梨園の花嫁〜歌舞伎の御曹司は、芸妓の娘の義妹を手放せない〜

「弥栄菊さんとは、昔、恋仲でした」
「え……恋仲?」
「十八年前、私は海外へ渡る予定が決まっていた。行く前に迎えに行くつもりでした。ところが、突然連絡が取れなくなった」
「迎えに?」
「ええ」

嘉月の声は静かだった。
静かだからこそ、嘘には聞こえない。
言い訳を並べるでもなく、情に訴えるでもなく、ただ起きたことだけを順に置いていくような言い方。

「探しました。けれど、間に合わなかった。渡航の期限もあり、そのまま日本を離れるしかなかった」
「……何を言いたい」
「千宗殿と弥栄菊さんの間に、O型の子は生まれません」

千景の表情が、初めてはっきり変わった。
嘉月は私をまっすぐに見据えて続ける。

「弥生さんの血液型を、調べさせていただきたい」

指先が冷たくなる。
何を言われているのか、わかる。
わかるのに、頭が追いつかない。

嘉月の視線が痛い。
昨日の探るような視線ではない。
祈るようで、でも怖がっているような目だった。
知りたいのだ。この人は。
そして、知るのが怖いのだ。
その両方が、まっすぐこちらに向けられている。

「お願いします」
「……なぜ、そないなこと……」
「確かめなければならない」

嘉月の喉が、わずかに動く。

「弥栄菊さんが遺したものを、私は何ひとつ守れなかった。
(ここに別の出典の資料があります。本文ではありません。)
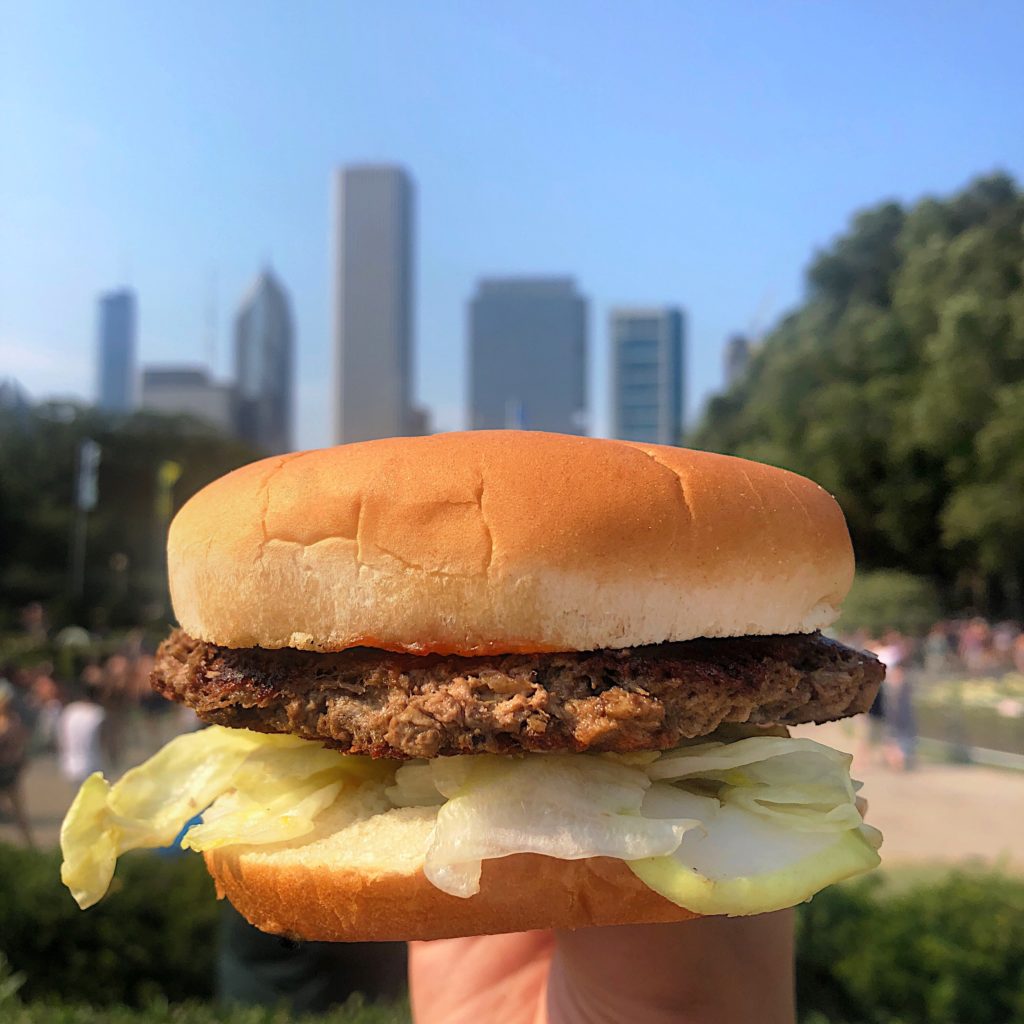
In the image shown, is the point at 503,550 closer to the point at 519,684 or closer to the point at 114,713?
the point at 519,684

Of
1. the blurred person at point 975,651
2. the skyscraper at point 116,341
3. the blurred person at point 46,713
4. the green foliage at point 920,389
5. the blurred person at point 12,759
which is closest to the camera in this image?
the blurred person at point 12,759

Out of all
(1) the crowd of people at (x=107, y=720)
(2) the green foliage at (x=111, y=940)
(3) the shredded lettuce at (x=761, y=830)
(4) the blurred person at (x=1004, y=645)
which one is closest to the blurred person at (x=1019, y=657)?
(4) the blurred person at (x=1004, y=645)

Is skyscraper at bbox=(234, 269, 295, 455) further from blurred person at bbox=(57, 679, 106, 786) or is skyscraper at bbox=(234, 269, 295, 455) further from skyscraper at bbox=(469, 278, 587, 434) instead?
blurred person at bbox=(57, 679, 106, 786)

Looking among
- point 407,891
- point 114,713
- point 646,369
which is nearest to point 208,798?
point 407,891

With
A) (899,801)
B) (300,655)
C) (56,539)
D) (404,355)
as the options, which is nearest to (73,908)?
(300,655)

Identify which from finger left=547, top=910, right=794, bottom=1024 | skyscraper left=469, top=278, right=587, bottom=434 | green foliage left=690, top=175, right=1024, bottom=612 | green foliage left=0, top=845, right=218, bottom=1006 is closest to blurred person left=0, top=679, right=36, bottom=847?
green foliage left=0, top=845, right=218, bottom=1006

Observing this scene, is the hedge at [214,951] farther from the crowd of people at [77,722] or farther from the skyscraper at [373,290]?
the skyscraper at [373,290]
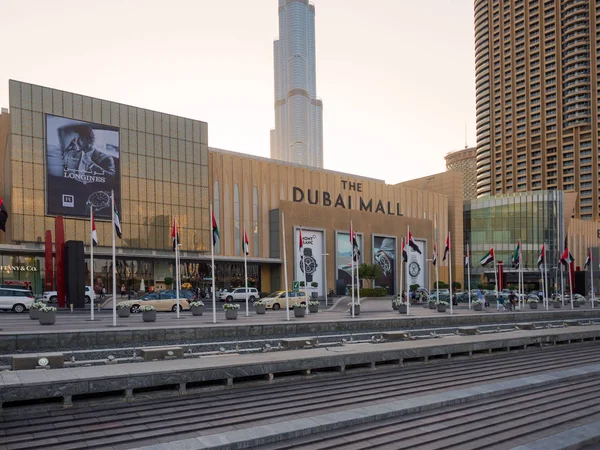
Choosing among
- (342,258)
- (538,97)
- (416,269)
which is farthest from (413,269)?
(538,97)

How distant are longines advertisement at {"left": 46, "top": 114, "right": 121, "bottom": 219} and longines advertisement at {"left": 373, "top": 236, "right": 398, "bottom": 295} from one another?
1400 inches

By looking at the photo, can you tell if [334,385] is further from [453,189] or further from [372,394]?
[453,189]

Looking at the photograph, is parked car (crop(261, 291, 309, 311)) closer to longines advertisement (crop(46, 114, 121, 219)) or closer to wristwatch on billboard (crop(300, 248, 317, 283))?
longines advertisement (crop(46, 114, 121, 219))

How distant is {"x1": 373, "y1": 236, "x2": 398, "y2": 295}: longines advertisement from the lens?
253ft

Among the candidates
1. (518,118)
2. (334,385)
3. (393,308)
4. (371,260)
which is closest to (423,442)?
(334,385)

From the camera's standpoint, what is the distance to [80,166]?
55.5 metres

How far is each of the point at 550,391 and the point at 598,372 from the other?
317cm

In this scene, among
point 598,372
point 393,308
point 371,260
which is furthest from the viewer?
point 371,260

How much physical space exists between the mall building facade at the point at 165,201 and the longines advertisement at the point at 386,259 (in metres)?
0.20

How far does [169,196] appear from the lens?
6278 cm

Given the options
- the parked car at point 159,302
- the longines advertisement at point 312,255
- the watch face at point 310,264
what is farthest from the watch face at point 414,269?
the parked car at point 159,302

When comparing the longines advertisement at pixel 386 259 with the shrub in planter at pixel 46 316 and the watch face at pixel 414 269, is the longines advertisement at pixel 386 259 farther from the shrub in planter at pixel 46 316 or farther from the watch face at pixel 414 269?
the shrub in planter at pixel 46 316

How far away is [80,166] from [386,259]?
42.0 meters

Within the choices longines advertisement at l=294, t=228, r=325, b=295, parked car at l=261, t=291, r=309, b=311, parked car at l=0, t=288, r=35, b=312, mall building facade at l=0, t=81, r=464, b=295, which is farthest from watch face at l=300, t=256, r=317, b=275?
parked car at l=0, t=288, r=35, b=312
せめて、今度こそ間違えたくない」

嘉月の言葉が落ちたあと、しばらく誰も口を開かなかった。
自分の指先が冷たくなっていくのを感じていた。
足元だけがやけに頼りなく、立っているはずなのに、床が少し遠い気がした。
息を吸っても胸の奥まで届かない。そんな心もとなさ。

母である弥栄菊と嘉月は恋仲だった。
突然、連絡が取れなくなった。
父だと思っていた宗景と母の間に、O型の子は生まれない。

ひとつひとつの言葉の意味はわかる。
けれど、それが全部繋がって、自分のこととして胸に落ちてくるまでには、少し時間がかかった。